Job 1
In the forum excerpt below, when does the contract of the scientist doing the work finish?

Source
On November 16 Glenn Carver wrote:That was probably the case back in the early days when CPDN was running very large ensembles of climate length forecasts - I wasn't involved back then. That's not the case for the current projects which are looking at extreme weather, changes in weather patterns due to changing climate etc. Such forecasts are much shorter; weeks/months. In these cases, the experiments are designed requiring 100% return. Hence to need to make sure we rerun failures quicker.

The project I'm most closely associated with wanted to put out 125,000 OpenIFS tasks, but a quick calculation showed it would be nearly Christmas before we had 80% back. The scientist doing the work has a contract that finishes in Feb 2023 and needs analysis done by end of the year in order to write reports/papers/etc. So we've had to compromise and will probably only put out ~60,000. But we'll watch the return rate and if we think more can be done in time, they will get sent out.

Hope that gives a picture of how things look from the scientist's side.

On November 17 Glenn Carver wrote:Small batch of OpenIFS tasks about to go onto the test site next week. If all ok, expect 60,000 workunits (linux only) to appear soon after. I'm sure moderators will announce nearer the time. I understand this project will take priority so no Hadley model tasks for a while.

And from the New Work Announcements thread:

On November 16 Dave Jackson wrote:#941, the last of this current run [of HadSM4 tasks /StefanR5R], at least that I can see in the pipeline has been poured into the hopper. I hope someone has strong arms when it comes to the OpenIFS tasks.

Post by **crashtech** » Thu Nov 17, 2022 11:18 pm

Last time I ran CPDN, the tasks took weeks to complete. I'd like to start helping again if the new tasks are not so long.

Input data
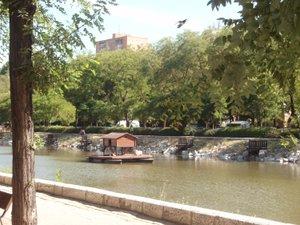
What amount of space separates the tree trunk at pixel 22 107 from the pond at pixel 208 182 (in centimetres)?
782

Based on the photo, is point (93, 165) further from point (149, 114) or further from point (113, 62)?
point (113, 62)

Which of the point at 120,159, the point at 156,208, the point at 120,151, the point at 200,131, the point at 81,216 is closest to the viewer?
the point at 156,208

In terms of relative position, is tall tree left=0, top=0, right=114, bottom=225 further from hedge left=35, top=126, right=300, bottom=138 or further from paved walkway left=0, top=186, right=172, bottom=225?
hedge left=35, top=126, right=300, bottom=138

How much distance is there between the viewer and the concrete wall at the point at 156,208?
8.31m

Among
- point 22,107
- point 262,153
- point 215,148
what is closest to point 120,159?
point 215,148

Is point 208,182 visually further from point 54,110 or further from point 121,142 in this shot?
point 54,110

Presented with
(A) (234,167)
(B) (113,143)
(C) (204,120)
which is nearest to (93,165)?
(B) (113,143)

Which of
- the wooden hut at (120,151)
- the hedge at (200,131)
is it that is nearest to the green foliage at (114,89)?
the hedge at (200,131)

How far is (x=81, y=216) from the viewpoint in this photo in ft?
32.3

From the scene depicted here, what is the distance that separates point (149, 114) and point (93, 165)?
17355mm

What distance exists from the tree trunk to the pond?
7815 millimetres

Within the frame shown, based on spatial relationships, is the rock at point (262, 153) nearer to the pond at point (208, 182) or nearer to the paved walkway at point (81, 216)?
the pond at point (208, 182)

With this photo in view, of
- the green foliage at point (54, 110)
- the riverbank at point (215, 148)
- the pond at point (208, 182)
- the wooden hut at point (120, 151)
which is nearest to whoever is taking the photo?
the pond at point (208, 182)

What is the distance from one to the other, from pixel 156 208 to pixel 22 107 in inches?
158
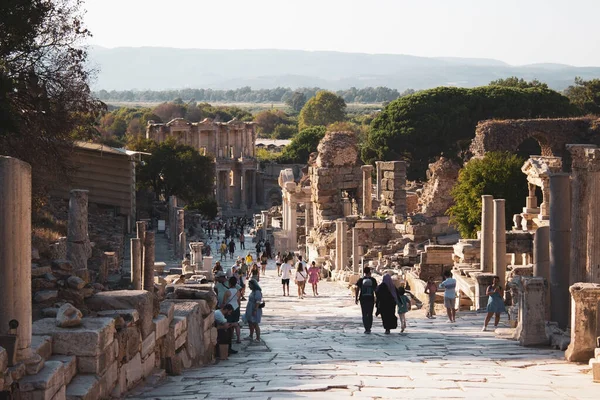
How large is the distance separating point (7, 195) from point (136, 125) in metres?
138

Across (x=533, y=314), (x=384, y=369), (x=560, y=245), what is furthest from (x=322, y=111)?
(x=384, y=369)

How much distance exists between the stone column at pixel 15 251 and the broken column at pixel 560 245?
8.87m

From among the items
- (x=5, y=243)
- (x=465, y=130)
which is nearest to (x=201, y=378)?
(x=5, y=243)

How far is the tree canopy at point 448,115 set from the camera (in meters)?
68.6

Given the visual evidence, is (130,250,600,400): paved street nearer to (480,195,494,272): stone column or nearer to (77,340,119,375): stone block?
(77,340,119,375): stone block

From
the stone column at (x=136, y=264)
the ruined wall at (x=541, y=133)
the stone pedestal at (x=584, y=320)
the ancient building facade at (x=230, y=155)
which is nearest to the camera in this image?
the stone pedestal at (x=584, y=320)

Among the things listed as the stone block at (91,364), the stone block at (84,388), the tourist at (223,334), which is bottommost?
the tourist at (223,334)

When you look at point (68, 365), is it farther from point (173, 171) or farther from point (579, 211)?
point (173, 171)

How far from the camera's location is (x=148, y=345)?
11398 millimetres

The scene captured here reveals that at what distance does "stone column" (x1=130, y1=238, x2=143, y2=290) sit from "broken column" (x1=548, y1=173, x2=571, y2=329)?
6.81 meters

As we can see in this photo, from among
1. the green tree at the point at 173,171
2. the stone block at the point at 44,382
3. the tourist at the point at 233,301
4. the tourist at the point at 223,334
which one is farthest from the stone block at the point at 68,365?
the green tree at the point at 173,171

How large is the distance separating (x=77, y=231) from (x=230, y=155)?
3026 inches

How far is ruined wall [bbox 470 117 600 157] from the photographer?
49406 millimetres

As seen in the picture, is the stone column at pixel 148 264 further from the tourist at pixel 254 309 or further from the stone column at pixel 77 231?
the stone column at pixel 77 231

Job 2
List every line of the listing above that contains the word "closest".

Response 1
February 2023

Response 2
Which of the point at 120,159, the point at 156,208, the point at 120,151, the point at 200,131, the point at 81,216 is closest to the viewer?
what is closest to point 120,159?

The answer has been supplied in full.